Born in Castelnuovo Don Bosco, Italy, on January 21, 1851, Allamano was a priest of the diocese of Turin, who made his own the Church’s call to universal mission. As a young boy Joseph grew up among the Salesians, then, as a teenager, he opts for the diocesan seminary. He is ordained a priest at 22, and very soon he occupies key positions in his diocese: he is appointed the rector of the “Convitto” – the diocesan center for the priests renewal – where many young priests will pick him as their councilor and spiritual director; at 29, he is called to be the Rector of Turin’s most popular shrine – the Consolata – , which he restored to its former glory. His greatest desire, however, is to leave for the missions, but poor health does not allow him to fulfill his dream.
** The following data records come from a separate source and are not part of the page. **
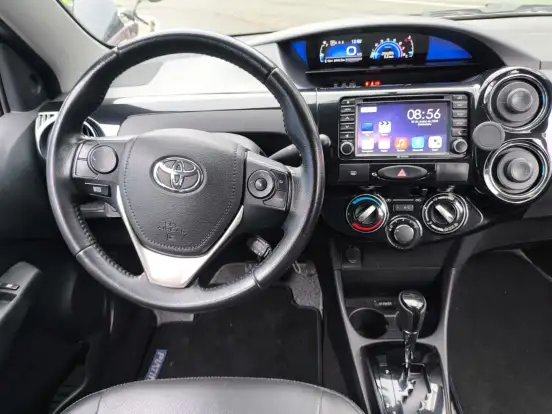 TOYOTA-ETIOS-1.5 PLATINUM 16V FLEX 4P AUTOMÁTICO TOYOTA-ETIOS-2017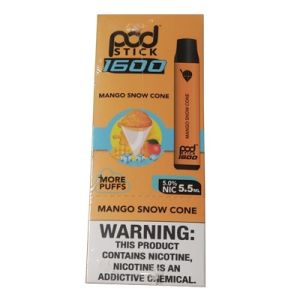 Pod Stick 1600 Disposable Device - 10Pcs/Pack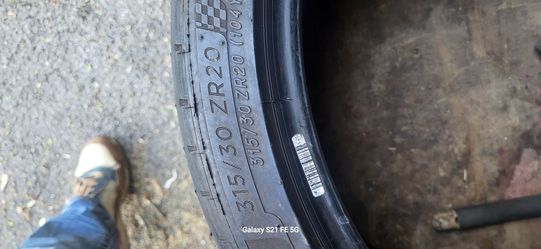 Used tire/ see pics for description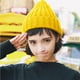 thumbnail image 4 of Sonducket Sombrero Unisex mezclas de algodón sólido cálido HIP HOP sombreros de punto hombres gorras de invierno mujeres Skullies gorros para Sombreros amarillo Sonducket AP000123-15, 4 of 6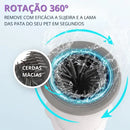 Lavadora automática de patas para cães e gatos - Limpeza Rápida, Sem Bagunça | A Solução contra Patas Sujas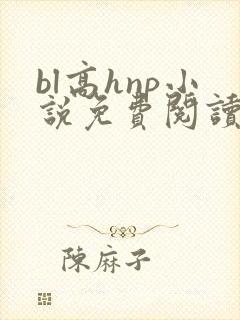 bl高hnp小说免费阅读全文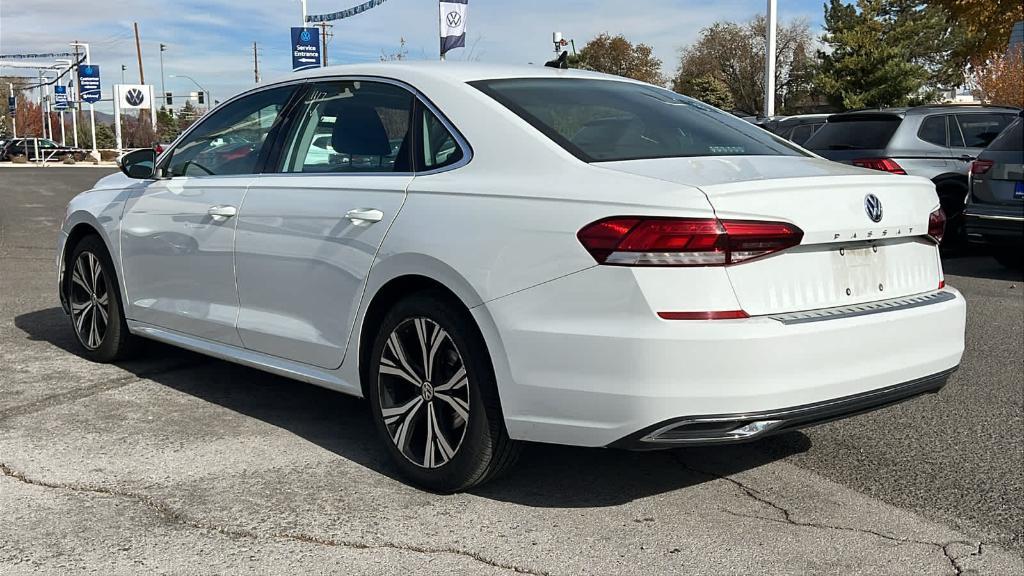 used 2022 Volkswagen Passat car, priced at $19,995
Still, far from getting discouraged, he passes on the fire that burns in his heart to young priests and lay people, who, duly trained, set in numbers for distant lands.
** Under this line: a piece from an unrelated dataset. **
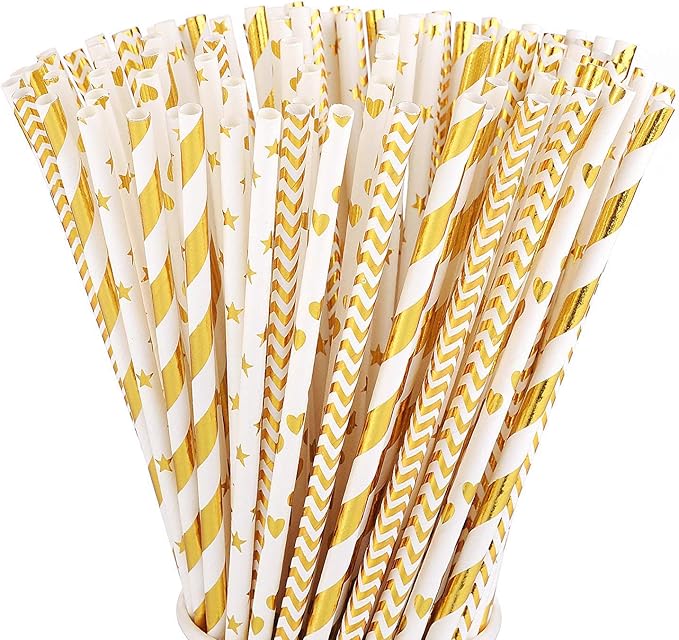 Biodegradable Paper Straws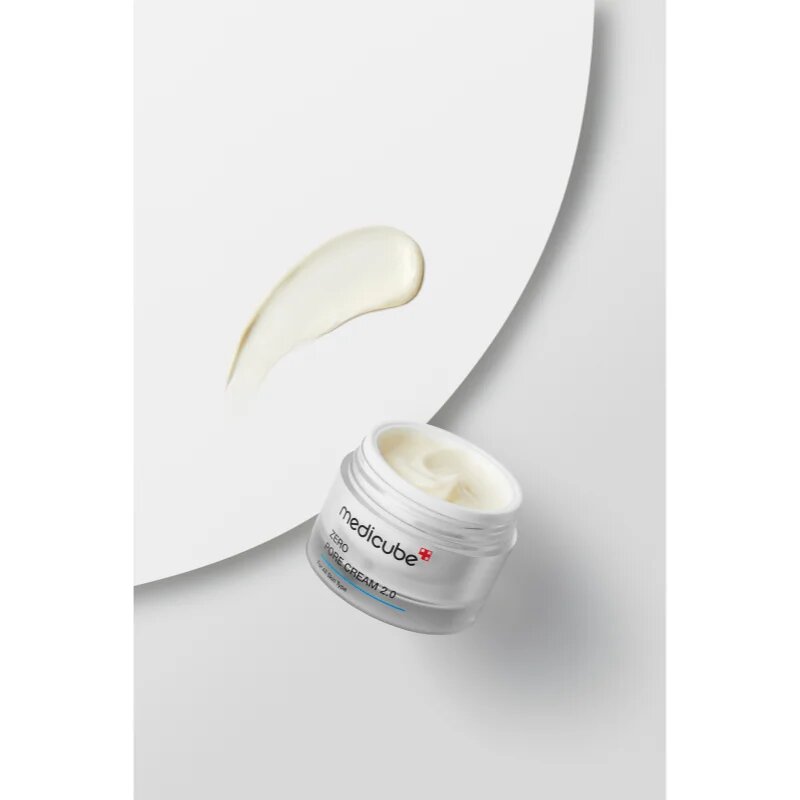Medicube Zero Pore Cream 2.0 hidratáló arckrém pórusok minimalizálásához 50 ml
At the foot of the Consolata, Allamano laid the foundations for a great missionary activity, led by a religious society of priests and brothers founded in 1901 and one of sisters founded in 1910. Accompanied by Cottolengo Sisters, the first four missionaries – two priests and two brothers – left for Kenya, in 1902. The most important tenets of his teaching to them were that one who wants to be a true missionary, first has to be a saint; and that when good is done, it has to be done well. The main goal of the mission is the announcement of the Gospel, but always hand in hand with the improvement of the people’s state of life. People will be attracted – he would say – by a religion that not only promises to them a better life in Heaven, but that helps them to improve their life already here on earth.

Blessed Joseph Allamano died in Turin, Italy, on February 16, 1926. His missionaries, by then, where present in Kenya, Ethiopia, Tanzania and Mozambique. Now they work in 28 countries and have vocations form 25 countries throughout the world.
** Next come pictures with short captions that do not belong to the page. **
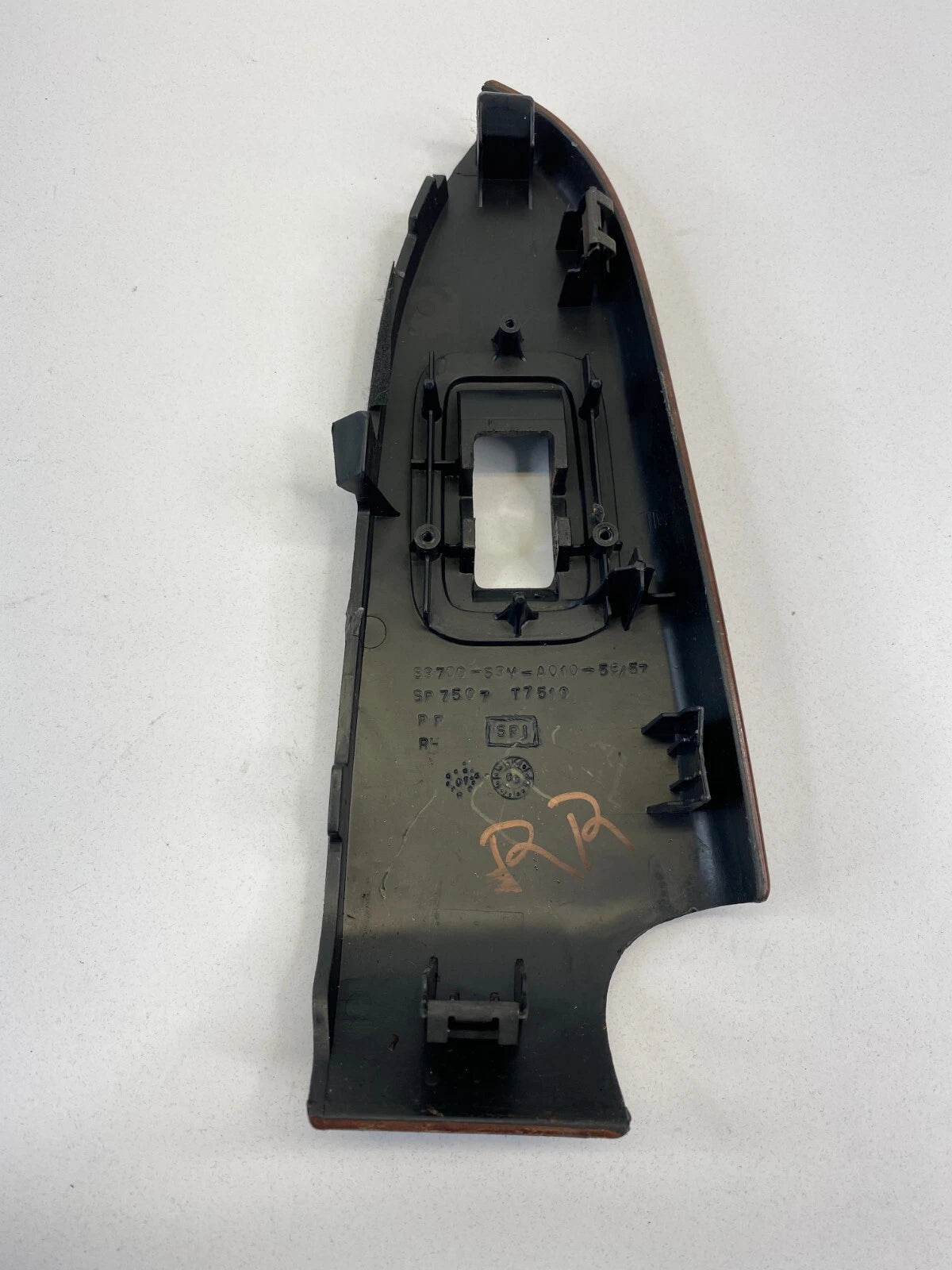 2004 2005 ACURA MDX REAR RH POWER WINDOW SWITCH BEZEL COVER TRIM OEM 83700S3VA01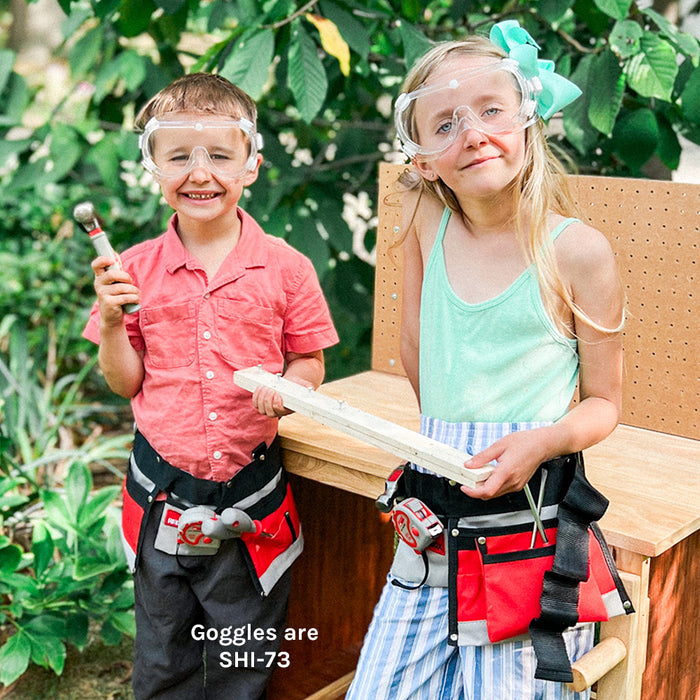 Woodworking with Real Tools and Tool Belt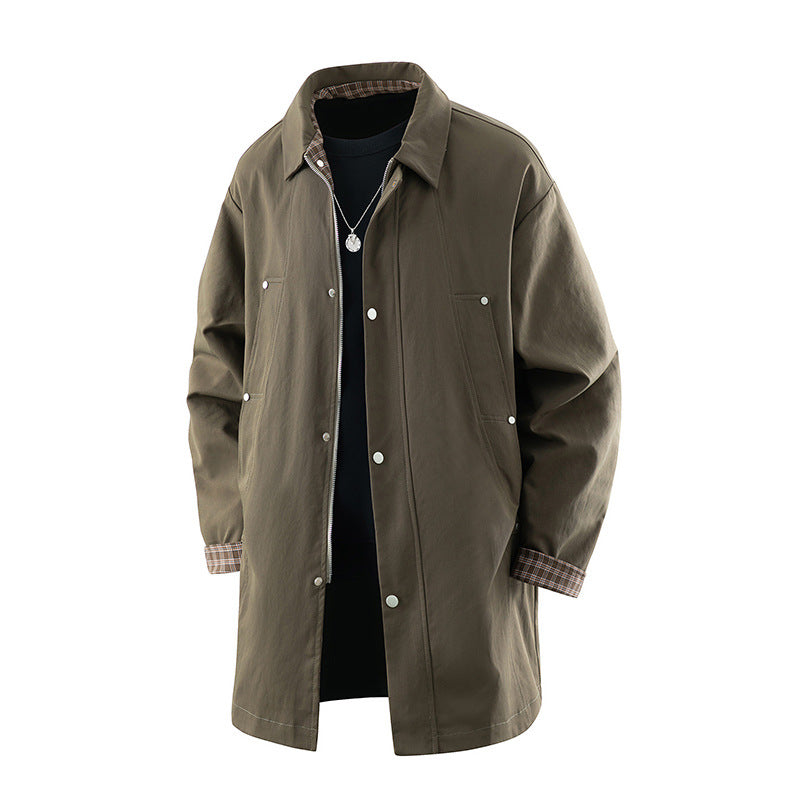 Herren Robuste und Stilvolle Freizeitjacke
Immediately after the canonization news broke, Father James Lengarin and Mother Lucia Bortolomasi – the Superiors General of the two Institutes – sent a message to all missionaries, lay people and groups of friends of the Consolata Family, joyfully communicating that “the long-awaited day has arrived, which our hearts have been waiting for a long time: FATHER FOUNDER WILL BE CANONIZED BY POPE FRANCIS!”

“The process for the recognition of the miracle in favor of Sorino Yanomami – they write – is now concluded: all that is missing is the communication of the date of this event so luminous for our Consolata Family! […] Blessed Joseph Allamano, our Founding Father, the one who gave us the Consolata spirit, has always been a light for us. At the end of his life he wrote with conviction: ‘I am consoled that I always tried to do God’s will’ (Letter to Missionaries and Missionaries, Oct. 1, 1923).

Here is his path to holiness! And to us, his sons and daughters, he shows that the first end of our Institutes is the sanctification of their members, a holiness that expands to embrace and illuminate the path of the laity as well. The Founder’s insistence for us his sons and daughters has become a way of life: ‘first saints and then missionaries.’

Now the universal Church also recognizes him as a saint, this light spreads to all places, and becomes more and more a beacon for us on the mission roads. Let us thank the Lord for this gift for us and for the Church! May this blessed time be an opportunity to feel him more and more FATHER and enjoy his living presence among us.”